In the case of an intermediate polar, physicists predict that material should fall in a complex sort of in-between pattern, forming an accretion disk that also gets pulled toward the white dwarf’s poles. The magnetic field should lift the disk of incoming material far upward, like a high-energy fountain, before the stellar debris falls toward the white dwarf’s magnetic poles, at speeds of millions of miles per hour, in what astronomers refer to as an “accretion curtain.” Physicists suspect that this falling material should run up against previously lifted material that is still falling toward the poles, creating a sort of traffic jam of gas. This pile-up of matter forms a column of colliding gas that is tens of millions of degrees Fahrenheit and should emit high-energy X-rays.

An innermost picture

By measuring any polarized X-rays emitted by EX Hydrae, the team aimed to test the picture of intermediate polars that physicists had hypothesized. In January 2025, IXPE took a total of about 600,000 seconds, or about seven days’ worth, of X-ray measurements from the system.
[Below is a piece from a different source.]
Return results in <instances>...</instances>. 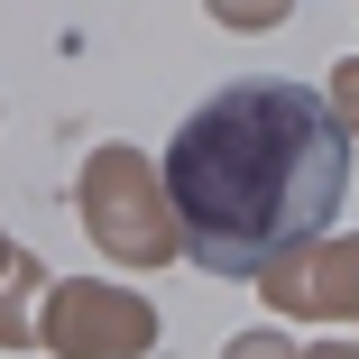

“With every X-ray that comes in from the source, you can measure the polarization direction,” Marshall explains. “You collect a lot of these, and they’re all at different angles and directions which you can average to get a preferred degree and direction of the polarization.”

Their measurements revealed an 8 percent polarization degree that was much higher than what scientists had predicted according to some theoretical models. From there, the researchers were able to confirm that the X-rays were indeed coming from the system’s column, and that this column is about 2,000 miles high.

“If you were able to stand somewhat close to the white dwarf’s pole, you would see a column of gas stretching 2,000 miles into the sky, and then fanning outward,” Gunderson says.

The team also measured the direction of EX Hydrae’s X-ray polarization, which they determined to be perpendicular to the white dwarf’s column of incoming gas. This was a sign that the X-rays emitted by the column were then bouncing off the white dwarf’s surface before traveling into space, and eventually into IXPE’s telescopes.

“The thing that’s helpful about X-ray polarization is that it’s giving you a picture of the innermost, most energetic portion of this entire system,” Ravi says. “When we look through other telescopes, we don’t see any of this detail.”

The team plans to apply X-ray polarization to study other accreting white dwarf systems, which could help scientists get a grasp on much larger cosmic phenomena.

“There comes a point where so much material is falling onto the white dwarf from a companion star that the white dwarf can’t hold it anymore, the whole thing collapses and produces a type of supernova that’s observable throughout the universe, which can be used to figure out the size of the universe,” Marshall offers. “So understanding these white dwarf systems helps scientists understand the sources of those supernovae, and tells you about the ecology of the galaxy.”

This research was supported, in part, by NASA.